• _Excerpted text_:
((

Grid Computing: Buying Computing Power, by the Hour

As the senior director of computational genetics at Applied Biosystems, Francisco De La Vega was familiar with the advantages of using clusters of inexpensive computers working together to solve tough scientific computing problems.

But there is still a limit to how many hundreds of computers he can afford to keep on hand. At the time that a monster computing challenge came along in October, the biotech company had actually downsized its in-house computer farm and was looking for an alternative way of handling peak demands for computer power.

That was when the National Institutes of Health (NIH) announced the completion of the first phase of an international project to validate millions of genetic sequence variations.

Applied Biosystems is in the business of providing researchers and biotech companies with genetic assays, which test for the presence of a given sequence.

To stay abreast of the market, Applied Biosystems needed to rapidly translate the NIH data into updates to its product line. Time to market would largely be determined by how quickly it could run through the genetic data through its proprietary analytic programs.

That’s when De La Vega turned to the Sun Grid, the Sun Microsystems service that offers access to computer power on the basis of $1 per CPU hour (that is, the amount of computing that one processor can deliver per hour). Applied Biosystems rented time on 1,000 computers, which were able to complete in a week a job that he had estimated would take three months for him to run on his existing servers.

“It basically saved us a couple of months worth of computing time,” De La Vega says. “The alternative would have been for us to expand our internal compute farm, and pay the electricity and cooling costs on that, even knowing that it would be idle probably 50% of the time.”

This is exactly the concept behind utility computing, the idea that you ought to be able to buy access to computational power as you need it, with capacity that flexibly grows and shrinks in pace with your needs. Grid computing turns out to be a complimentary concept, since grids of computers that can be dynamically assigned to different tasks are one way of delivering utility functionality.

And although Sun actually packages some other rent-a-data center offerings under the Sun Grid banner, Applied Biosystems was tapping into the more grid-like part of it, where Sun supplies access to lots of relatively inexpensive servers working in tandem. Those servers run Solaris 10 but in combination with AMD Opteron processors, rather than Sun’s proprietary CPUs.

Some of the definitions about what makes a grid a grid (rather than just a large computer cluster) talk about the ability for computing jobs to cross organizational boundaries. De La Vega and his team had to package up their Perl and C++ data analysis code, along with the source data, upload it into Sun’s infrastructure, run it, and retrieve the results.

))

• _Data listing_:
((

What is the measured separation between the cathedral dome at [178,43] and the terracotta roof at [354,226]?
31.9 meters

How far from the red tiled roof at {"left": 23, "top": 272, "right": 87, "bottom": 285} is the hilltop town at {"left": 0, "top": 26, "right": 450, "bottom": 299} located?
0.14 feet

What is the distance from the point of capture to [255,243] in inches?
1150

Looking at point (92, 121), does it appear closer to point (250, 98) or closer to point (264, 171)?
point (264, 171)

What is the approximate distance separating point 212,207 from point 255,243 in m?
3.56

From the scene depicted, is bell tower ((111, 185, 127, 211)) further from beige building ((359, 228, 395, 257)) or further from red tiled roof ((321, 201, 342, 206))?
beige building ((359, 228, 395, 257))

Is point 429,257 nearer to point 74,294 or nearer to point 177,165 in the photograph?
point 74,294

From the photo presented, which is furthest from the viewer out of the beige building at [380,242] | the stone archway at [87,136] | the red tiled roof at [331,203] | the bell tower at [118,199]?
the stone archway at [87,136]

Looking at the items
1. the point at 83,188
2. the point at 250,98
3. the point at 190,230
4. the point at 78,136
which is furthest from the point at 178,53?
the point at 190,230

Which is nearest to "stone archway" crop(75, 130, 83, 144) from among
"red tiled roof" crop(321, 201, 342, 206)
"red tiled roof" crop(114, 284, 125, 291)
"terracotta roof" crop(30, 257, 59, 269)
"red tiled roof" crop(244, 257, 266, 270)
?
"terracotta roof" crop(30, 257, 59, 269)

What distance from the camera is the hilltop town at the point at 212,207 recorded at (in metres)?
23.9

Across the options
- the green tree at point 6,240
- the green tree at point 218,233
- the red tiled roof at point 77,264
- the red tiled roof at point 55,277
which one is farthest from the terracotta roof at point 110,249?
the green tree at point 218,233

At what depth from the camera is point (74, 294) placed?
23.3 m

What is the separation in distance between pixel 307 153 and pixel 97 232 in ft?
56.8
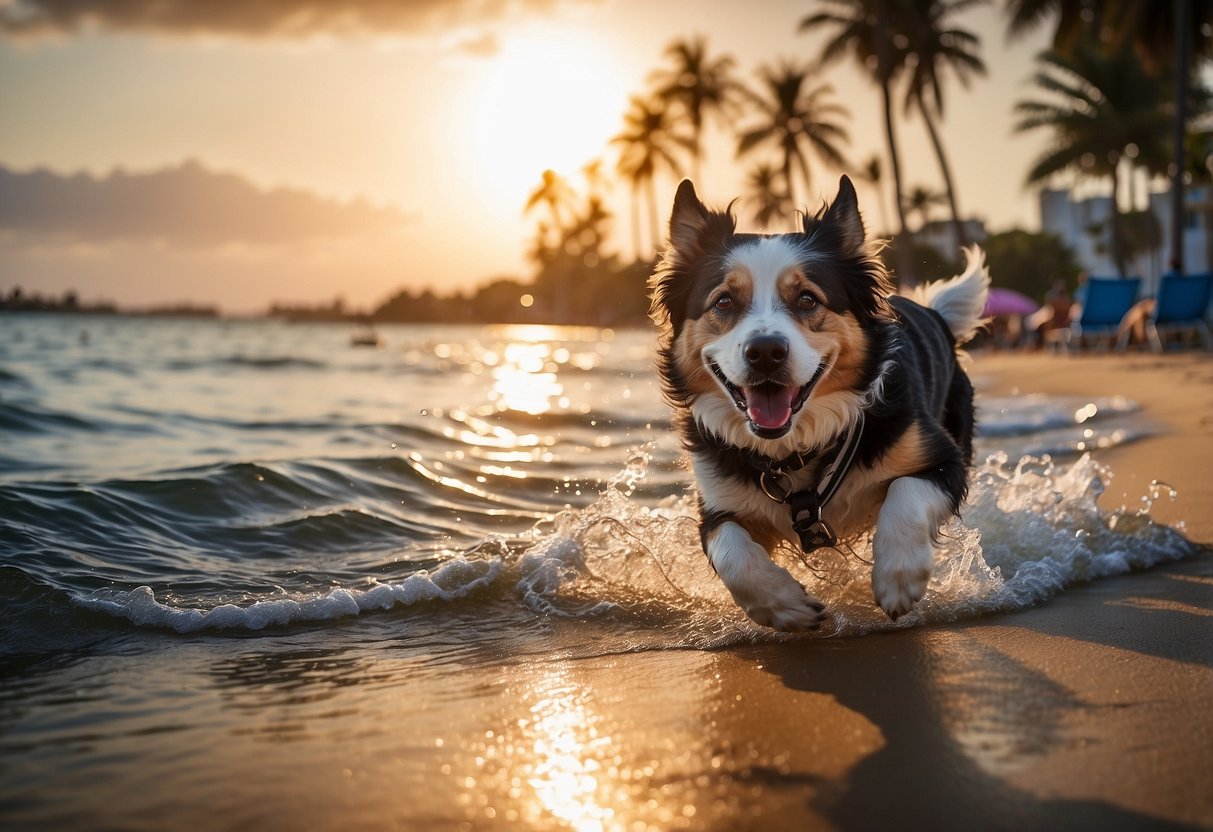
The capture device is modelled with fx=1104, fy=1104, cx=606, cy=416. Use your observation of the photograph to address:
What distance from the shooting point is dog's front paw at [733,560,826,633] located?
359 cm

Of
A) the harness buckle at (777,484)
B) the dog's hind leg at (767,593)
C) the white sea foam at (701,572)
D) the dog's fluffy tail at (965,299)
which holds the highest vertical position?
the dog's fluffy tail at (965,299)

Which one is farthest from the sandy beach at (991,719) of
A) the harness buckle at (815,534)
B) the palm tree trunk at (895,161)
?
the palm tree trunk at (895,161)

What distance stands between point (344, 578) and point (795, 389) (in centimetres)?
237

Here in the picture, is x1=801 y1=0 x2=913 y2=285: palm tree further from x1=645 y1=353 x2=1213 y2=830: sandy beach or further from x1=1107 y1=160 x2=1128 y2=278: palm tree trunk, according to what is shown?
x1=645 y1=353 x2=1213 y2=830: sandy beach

))
((

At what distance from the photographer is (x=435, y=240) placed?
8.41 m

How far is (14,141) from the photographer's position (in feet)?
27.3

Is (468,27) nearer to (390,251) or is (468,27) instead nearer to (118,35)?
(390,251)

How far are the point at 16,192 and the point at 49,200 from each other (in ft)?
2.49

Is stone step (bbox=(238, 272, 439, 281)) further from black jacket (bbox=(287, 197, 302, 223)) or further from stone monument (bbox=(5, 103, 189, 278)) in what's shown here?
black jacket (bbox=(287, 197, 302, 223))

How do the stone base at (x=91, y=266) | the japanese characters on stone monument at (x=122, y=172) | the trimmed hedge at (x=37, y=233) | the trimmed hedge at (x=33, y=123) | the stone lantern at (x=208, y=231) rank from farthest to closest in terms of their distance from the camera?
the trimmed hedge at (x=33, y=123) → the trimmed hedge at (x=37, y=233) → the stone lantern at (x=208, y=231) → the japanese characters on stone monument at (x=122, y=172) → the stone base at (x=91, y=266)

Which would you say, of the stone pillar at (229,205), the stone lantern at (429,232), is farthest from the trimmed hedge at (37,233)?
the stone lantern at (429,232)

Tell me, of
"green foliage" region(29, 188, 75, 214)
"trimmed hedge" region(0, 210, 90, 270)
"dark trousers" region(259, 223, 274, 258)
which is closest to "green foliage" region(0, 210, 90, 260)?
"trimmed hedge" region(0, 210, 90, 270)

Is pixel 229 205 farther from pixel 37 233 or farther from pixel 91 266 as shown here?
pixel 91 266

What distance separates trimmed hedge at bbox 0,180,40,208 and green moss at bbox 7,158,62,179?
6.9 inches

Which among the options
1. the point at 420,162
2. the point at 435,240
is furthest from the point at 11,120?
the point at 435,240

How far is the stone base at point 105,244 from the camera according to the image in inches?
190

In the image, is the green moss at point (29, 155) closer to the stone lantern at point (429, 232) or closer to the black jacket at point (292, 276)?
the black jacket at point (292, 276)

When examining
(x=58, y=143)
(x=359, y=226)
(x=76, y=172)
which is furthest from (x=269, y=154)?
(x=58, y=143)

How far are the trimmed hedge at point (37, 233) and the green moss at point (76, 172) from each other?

))

• _Your task_:
Reproduce the passage of the grid computing article between "Applied Biosystems is" and "a given sequence.", inclusive. The records play no part in any of this work.

• _Answer space_:
Applied Biosystems is in the business of providing researchers and biotech companies with genetic assays, which test for the presence of a given sequence.